What to do - Repeat the data exactly. Pictures are not part of the copy.
** Task inputs follows **
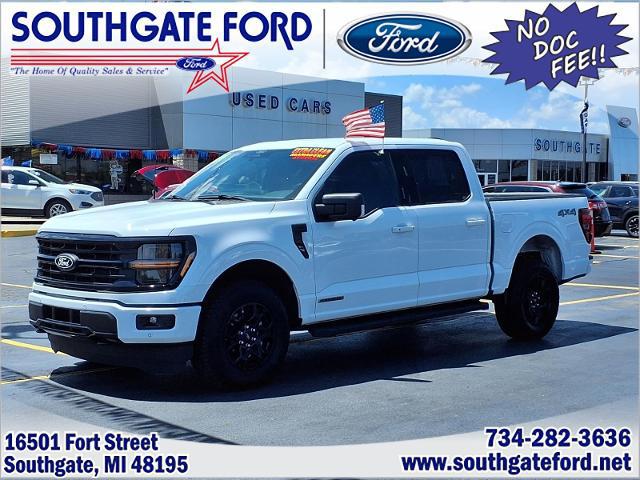2024 Ford F-150 XLT for sale in Southgate, MI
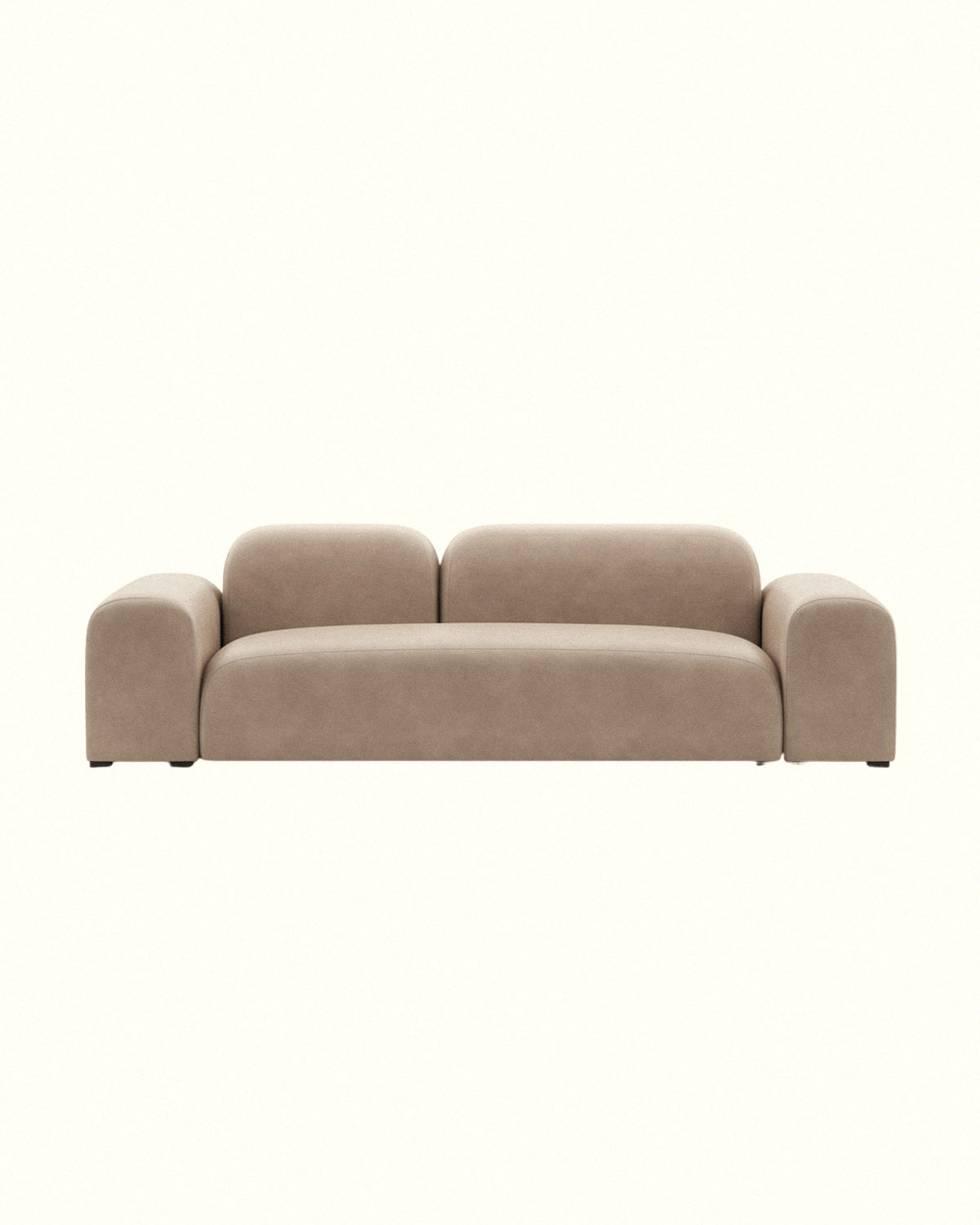 Pebble Sofa - Leather 11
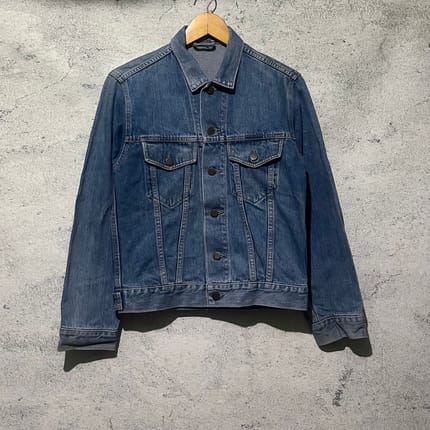 Bobson trucker jeans jacket jeans
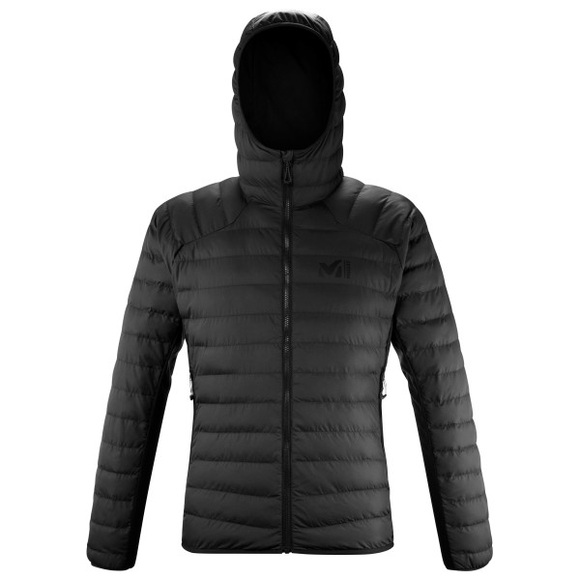 Millet - Fitz Roy Warm Hoodie - Kunstfaserjacke Gr XXL schwarz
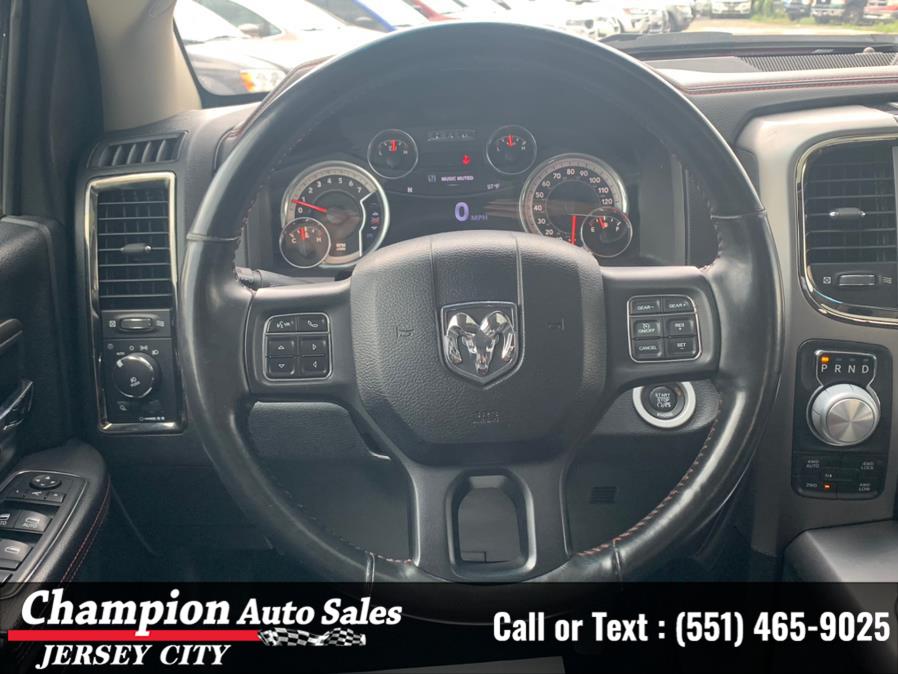 2016 Ram 1500 4WD Crew Cab 140.5" Sport, available for sale in Jersey City, New Jersey | Champion Auto Sales. Jersey City, New Jersey 2016 Ram 1500 4WD Crew Cab 140.5" Sport, available for sale in Jersey City, New Jersey | Champion Auto Sales. Jersey City, New Jersey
** End of Task inputs **
Answer to this exercise -
2024 Ford F-150 XLT for sale in Southgate, MI
 Pebble Sofa - Leather 11
 Bobson trucker jeans jacket jeans
 Millet - Fitz Roy Warm Hoodie - Kunstfaserjacke Gr XXL schwarz
 2016 Ram 1500 4WD Crew Cab 140.5" Sport, available for sale in Jersey City, New Jersey | Champion Auto Sales. Jersey City, New Jersey 2016 Ram 1500 4WD Crew Cab 140.5" Sport, available for sale in Jersey City, New Jersey | Champion Auto Sales. Jersey City, New Jersey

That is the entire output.